Keir Starmer seems scarcely interested in Scotland as anything other than an electoral calculation – and it’s not always clear which election he’s considering. Last month he made the weirdest campaign video I’ve ever seen in the UK. It began with a British Airways jet landing at Edinburgh airport. Starmer came down the steps like a visiting dignitary mumbling “Remind me which country this is again?”, strode around the empty airport with a phalanx of sinister-looking men, inveighed against the lack of flights and announced that he wanted to put economic recovery “above all else”, presumably including life on Earth. Then, it seems, having alienated his remaining Scottish voters and anyone under 40, he flew out again.

It was incomprehensible, until you remember that British Airways is a touchstone and crucial battleground for the Unite union, Labour’s biggest donor, and that future remissions depend on the outcome of its leadership elections, for which nominations begin tomorrow, just as Scottish voters go to the polls. In other words, he seems to have been using Scotland as a backdrop for an entirely different contest. That’s what Scotland is to Westminster: a backdrop.

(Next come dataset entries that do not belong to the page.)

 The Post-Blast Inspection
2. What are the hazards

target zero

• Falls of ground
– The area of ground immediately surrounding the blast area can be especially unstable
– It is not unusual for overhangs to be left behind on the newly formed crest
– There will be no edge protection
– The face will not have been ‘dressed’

I have long struggled to understand the liberal enthusiasm for the UK. To me, it looks like a mechanism for frustrating progressive change and crushing political aspiration. The number of people in the three devolved nations who are reaching the same conclusion is rising at astonishing speed.

In Scotland, the three parties that favour independence (the SNP, the Greens and Alba) are on course between them to win a clear majority this week. If Westminster permits a second referendum, and allows it to be conducted fairly, the likely result is the end of the union.

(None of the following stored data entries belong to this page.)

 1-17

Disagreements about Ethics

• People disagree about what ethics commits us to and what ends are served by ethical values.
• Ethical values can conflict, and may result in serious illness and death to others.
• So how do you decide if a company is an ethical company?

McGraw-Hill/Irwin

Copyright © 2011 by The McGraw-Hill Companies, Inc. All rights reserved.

Until a few years ago, Welsh independence looked like an eccentric hobby; those in favour tended to peak at about 10%. But a poll in March showed that, of those who expressed an opinion, 39% of Welsh people said they would vote to leave the union. Plaid Cymru and perhaps the Greens, both of which favour independence, should make some gains tomorrow.

Northern Ireland’s centenary this week is almost certain to be its last. Reunification is likely to happen slowly: it could be disastrous if rushed. But, prompted by the chaos of Brexit and a customs border in the Irish Sea, it has begun to look inexorable. A poll last week showed that a small majority of those with an opinion in Northern Ireland believe reunification will happen in their lifetimes. That creaking sound? It’s the ship of state starting to break apart.

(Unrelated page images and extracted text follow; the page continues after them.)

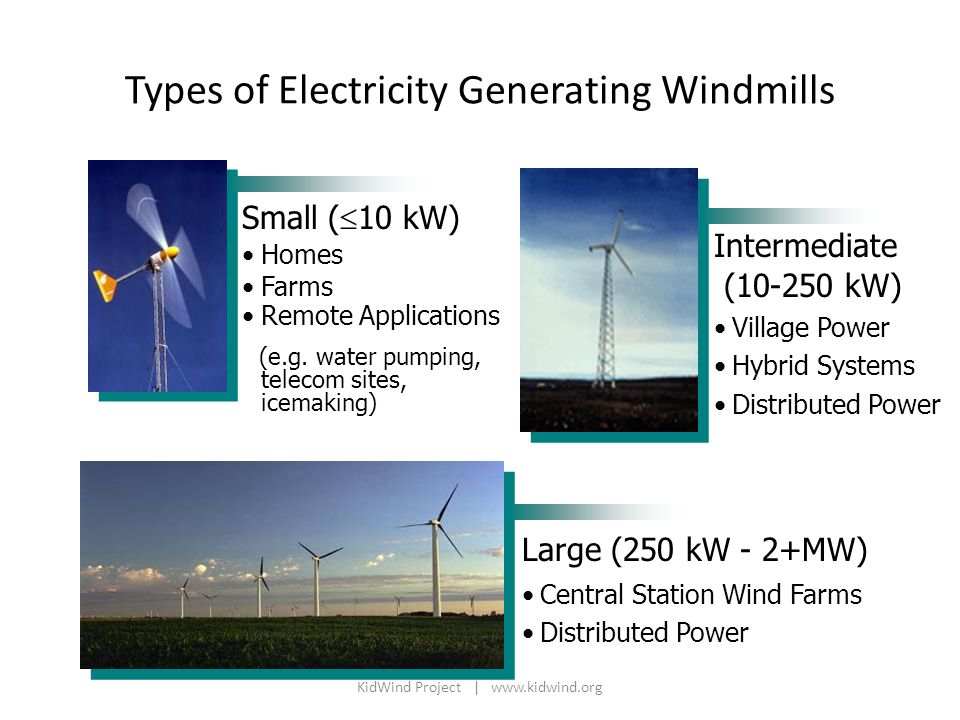 Types of Electricity Generating Windmills

Small ($\leq$10 kW)
• Homes
• Farms
• Remote Applications
(e.g. water pumping, telecom sites, icemaking)

Intermediate
(10-250 kW)
• Village Power
• Hybrid Systems
• Distributed Power

Large (250 kW - 2+MW)
• Central Station Wind Farms
• Distributed Power

KidWind Project | www.kidwind.org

The slow collapse of the United Kingdom creates an opportunity in all three nations to do things differently. An independent Scotland and Wales could cast aside the culture of corruption enabled – perhaps necessitated – by the UK’s outrageous campaign finance rules. They could reclaim their politics from Westminster’s gross subversions of democracy, its royal powers and the pompous rituals designed both to glorify and to conceal them. They could – and there are plenty of people in both nations with this ambition – create 21st-century governments built on proportional general elections, participatory democracy and continuous policy adjustment, distributive economies and an ethos of public service.

The reunification of Ireland would necessitate the political renewal of both parts of the island. It would create a new nation, built on new constitutional principles. It would require a massive exercise in participation, recognition and reconciliation. We could all do with some of that.

So what about England? At first sight the collapse of the UK leaves progressives here with a problem: a giant Tory majority coupled with all the old dysfunctions, untempered by the demands of the other nations. But this is our problem, and we should face it without recourse to the princes over the border.

I don’t believe England will address its manifold corruptions while our leaders can carry on like colonial viceroys, governing the four nations with ever decreasing consent. As the former nations of the UK embrace meaningful democracy, our preposterous, antiquated system will become ever harder to justify. It seems to me that political regeneration is impossible without the breakup of the union. We will begin to be good only when we stop trying to be great.